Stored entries
----

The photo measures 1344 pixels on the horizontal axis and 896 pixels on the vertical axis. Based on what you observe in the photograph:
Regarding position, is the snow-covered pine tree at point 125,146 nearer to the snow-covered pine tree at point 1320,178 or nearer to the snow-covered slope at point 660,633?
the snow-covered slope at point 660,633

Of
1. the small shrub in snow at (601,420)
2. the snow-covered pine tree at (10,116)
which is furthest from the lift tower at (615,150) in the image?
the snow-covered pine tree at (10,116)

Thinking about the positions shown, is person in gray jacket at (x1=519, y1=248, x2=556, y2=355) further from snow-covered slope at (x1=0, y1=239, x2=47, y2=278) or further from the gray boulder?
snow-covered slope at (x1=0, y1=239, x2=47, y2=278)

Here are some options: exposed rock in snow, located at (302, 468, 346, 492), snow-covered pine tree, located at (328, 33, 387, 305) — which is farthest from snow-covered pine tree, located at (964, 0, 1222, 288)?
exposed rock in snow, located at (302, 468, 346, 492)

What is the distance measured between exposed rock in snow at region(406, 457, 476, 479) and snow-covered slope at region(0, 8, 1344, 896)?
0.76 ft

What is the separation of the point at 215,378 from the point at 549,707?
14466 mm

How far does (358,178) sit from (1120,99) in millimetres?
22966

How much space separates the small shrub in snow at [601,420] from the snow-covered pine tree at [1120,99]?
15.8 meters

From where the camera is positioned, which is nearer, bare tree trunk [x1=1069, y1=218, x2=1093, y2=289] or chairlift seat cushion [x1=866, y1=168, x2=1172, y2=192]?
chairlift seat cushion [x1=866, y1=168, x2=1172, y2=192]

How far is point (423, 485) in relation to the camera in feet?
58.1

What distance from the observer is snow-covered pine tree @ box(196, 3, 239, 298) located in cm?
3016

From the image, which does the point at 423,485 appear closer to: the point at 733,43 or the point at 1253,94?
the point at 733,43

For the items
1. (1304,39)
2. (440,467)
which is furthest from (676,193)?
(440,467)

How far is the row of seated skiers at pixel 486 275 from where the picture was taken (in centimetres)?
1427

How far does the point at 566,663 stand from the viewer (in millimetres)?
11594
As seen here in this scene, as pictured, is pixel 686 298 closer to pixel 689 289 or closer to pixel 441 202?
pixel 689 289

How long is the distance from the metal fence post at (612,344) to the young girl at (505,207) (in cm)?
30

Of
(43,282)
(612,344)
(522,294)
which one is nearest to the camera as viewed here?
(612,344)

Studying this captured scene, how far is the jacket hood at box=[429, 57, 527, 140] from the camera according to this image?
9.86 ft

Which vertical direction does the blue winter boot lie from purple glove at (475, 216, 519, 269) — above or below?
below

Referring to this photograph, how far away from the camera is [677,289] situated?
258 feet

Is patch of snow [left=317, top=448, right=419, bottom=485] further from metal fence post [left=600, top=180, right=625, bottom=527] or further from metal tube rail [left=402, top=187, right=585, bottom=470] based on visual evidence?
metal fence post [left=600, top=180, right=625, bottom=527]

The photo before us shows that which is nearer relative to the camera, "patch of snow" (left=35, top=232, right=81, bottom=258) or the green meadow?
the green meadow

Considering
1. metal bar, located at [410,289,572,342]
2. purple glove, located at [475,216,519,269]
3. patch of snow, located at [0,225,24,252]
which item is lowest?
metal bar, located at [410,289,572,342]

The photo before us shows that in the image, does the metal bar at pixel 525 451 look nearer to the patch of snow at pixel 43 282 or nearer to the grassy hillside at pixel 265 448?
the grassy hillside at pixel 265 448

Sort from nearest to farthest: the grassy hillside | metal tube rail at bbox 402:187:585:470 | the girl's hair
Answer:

----

## DIRECTION
Copy the lines of the listing verbatim, from its first line through the line containing "15.8 meters", inclusive.

## SOLUTION TO THE PROBLEM
The photo measures 1344 pixels on the horizontal axis and 896 pixels on the vertical axis. Based on what you observe in the photograph:
Regarding position, is the snow-covered pine tree at point 125,146 nearer to the snow-covered pine tree at point 1320,178 or nearer to the snow-covered slope at point 660,633?
the snow-covered slope at point 660,633

Of
1. the small shrub in snow at (601,420)
2. the snow-covered pine tree at (10,116)
which is furthest from the lift tower at (615,150) in the image?
the snow-covered pine tree at (10,116)

Thinking about the positions shown, is person in gray jacket at (x1=519, y1=248, x2=556, y2=355) further from snow-covered slope at (x1=0, y1=239, x2=47, y2=278) or further from the gray boulder?
snow-covered slope at (x1=0, y1=239, x2=47, y2=278)

Here are some options: exposed rock in snow, located at (302, 468, 346, 492), snow-covered pine tree, located at (328, 33, 387, 305) — which is farthest from snow-covered pine tree, located at (964, 0, 1222, 288)?
exposed rock in snow, located at (302, 468, 346, 492)

What is the distance measured between exposed rock in snow at region(406, 457, 476, 479) and snow-covered slope at region(0, 8, 1344, 896)?
0.76 ft

What is the separation of the point at 215,378 from the point at 549,707?
14466 mm

How far does (358,178) sit from (1120,99) in millimetres?
22966

How much space separates the small shrub in snow at [601,420] from the snow-covered pine tree at [1120,99]?
15.8 meters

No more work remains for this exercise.